I have a standard incline (using kato supplied incline kit) and the kato shinkansen (komachi) can't make it up but my n500 shinkansen can. Any ideas how to resolve this, is something wrong, i see the wheels just spinning.

See video








New video by Krobulous R







photos.app.goo.gl


----------



## clovissangrail01 (Oct 8, 2019)

I had that problem, too, using Kato F-units on Kato curved viaduct. I added another F-unit, and it pulled the grade fine, if a little slow. 

I am also working on reducing the slope a little by replacing the number 5 pylons with number 4. (Still working on this. May reduce it to # 3.)

I think those long passenger cars will bind worse than a big old drag of grain hoppers.


----------



## CTValleyRR (Jul 26, 2014)

Just because Kato sells an incline kit doesn't mean it's a good idea. Basically, inclines are death for trains. Our little models can handle steeper ones than the prototype, but there are still limits.
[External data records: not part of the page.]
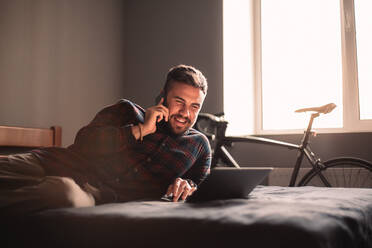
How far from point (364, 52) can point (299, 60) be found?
0.51m

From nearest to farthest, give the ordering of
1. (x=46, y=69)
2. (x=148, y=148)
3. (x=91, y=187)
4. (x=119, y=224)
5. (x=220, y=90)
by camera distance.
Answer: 1. (x=119, y=224)
2. (x=91, y=187)
3. (x=148, y=148)
4. (x=46, y=69)
5. (x=220, y=90)

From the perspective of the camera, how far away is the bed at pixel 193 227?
2.30 ft

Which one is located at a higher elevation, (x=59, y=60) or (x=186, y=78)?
(x=59, y=60)

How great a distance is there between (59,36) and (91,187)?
2.03 metres

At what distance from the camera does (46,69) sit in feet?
9.17

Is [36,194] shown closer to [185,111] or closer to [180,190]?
[180,190]

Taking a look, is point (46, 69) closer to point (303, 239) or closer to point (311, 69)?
point (311, 69)

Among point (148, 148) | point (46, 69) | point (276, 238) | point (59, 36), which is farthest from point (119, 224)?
point (59, 36)

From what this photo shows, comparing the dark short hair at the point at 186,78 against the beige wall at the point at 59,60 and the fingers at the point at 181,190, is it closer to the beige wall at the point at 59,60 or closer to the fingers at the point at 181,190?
the fingers at the point at 181,190

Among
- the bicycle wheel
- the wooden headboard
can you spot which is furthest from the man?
the bicycle wheel

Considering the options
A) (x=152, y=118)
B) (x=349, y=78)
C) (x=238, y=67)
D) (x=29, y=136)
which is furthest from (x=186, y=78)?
(x=349, y=78)

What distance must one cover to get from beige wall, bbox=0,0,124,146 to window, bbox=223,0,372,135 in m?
1.05

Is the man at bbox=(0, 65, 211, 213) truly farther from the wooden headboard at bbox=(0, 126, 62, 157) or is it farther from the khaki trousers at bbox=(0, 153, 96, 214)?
the wooden headboard at bbox=(0, 126, 62, 157)

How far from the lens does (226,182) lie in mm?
1109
How steep did you make the grade? Those incline kits tend to make grades in the 3-4% range, which is extremely steep. If you can reduce the grade to 2%, things will work better.
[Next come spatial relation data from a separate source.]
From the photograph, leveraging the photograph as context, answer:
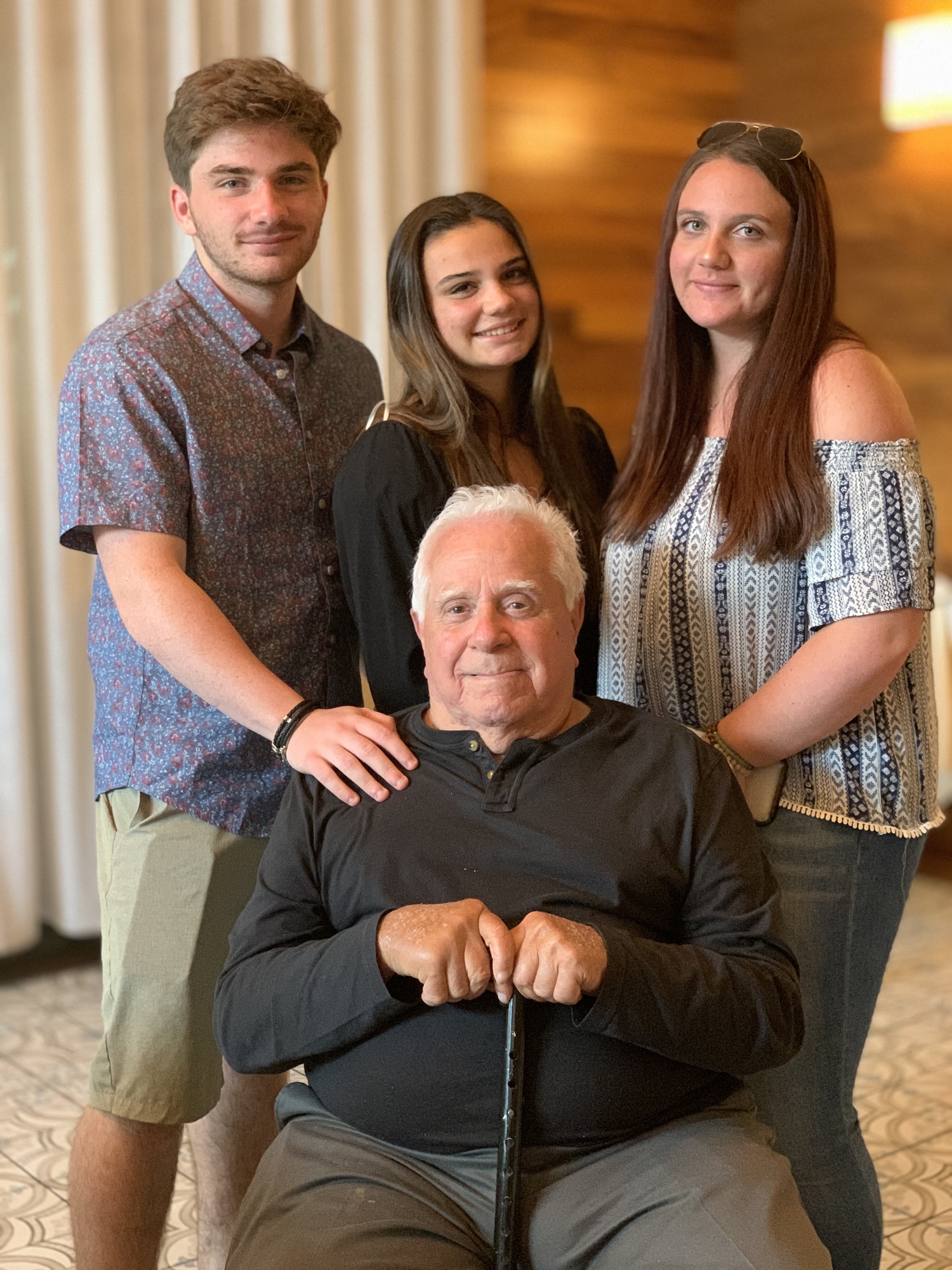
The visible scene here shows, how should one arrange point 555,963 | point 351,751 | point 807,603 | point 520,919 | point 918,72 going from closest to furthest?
point 555,963
point 520,919
point 351,751
point 807,603
point 918,72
The abrupt change in slope at the bottom may be causing problems, too. If the loco or it's trucks are too long, the rear wheels of the front truck and the front wheels of the rear truck lift a bit when starting up the slope, and this reduces traction. Gently easing your track into the slope with a stretch of gradually increasing grade is the best fix for this. Both the top and the bottom should be eased.
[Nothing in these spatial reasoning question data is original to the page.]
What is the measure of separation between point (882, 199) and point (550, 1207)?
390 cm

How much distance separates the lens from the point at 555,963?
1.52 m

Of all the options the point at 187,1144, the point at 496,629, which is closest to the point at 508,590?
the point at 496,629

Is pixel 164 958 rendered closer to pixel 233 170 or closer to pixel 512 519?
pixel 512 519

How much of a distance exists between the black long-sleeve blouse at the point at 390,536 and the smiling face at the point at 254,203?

Adding weight or traction tires to your loco may also help.


----------



## DavidJones (Nov 21, 2019)

There is some stuff called, I think, 'frog snot' or somethinglikethat that you can put on the wheels to make a traction tire.

Sometimes cleaning the track and wheels with a mix of isopropyl (rubbing) alcohol and windex gets rid of any oils and it they stick better


----------



## cid (Jul 3, 2014)

I think CTV is exactly right on, add a little weight might make the difference. And DavidJones also! You don't need oil on the track or wheels...


----------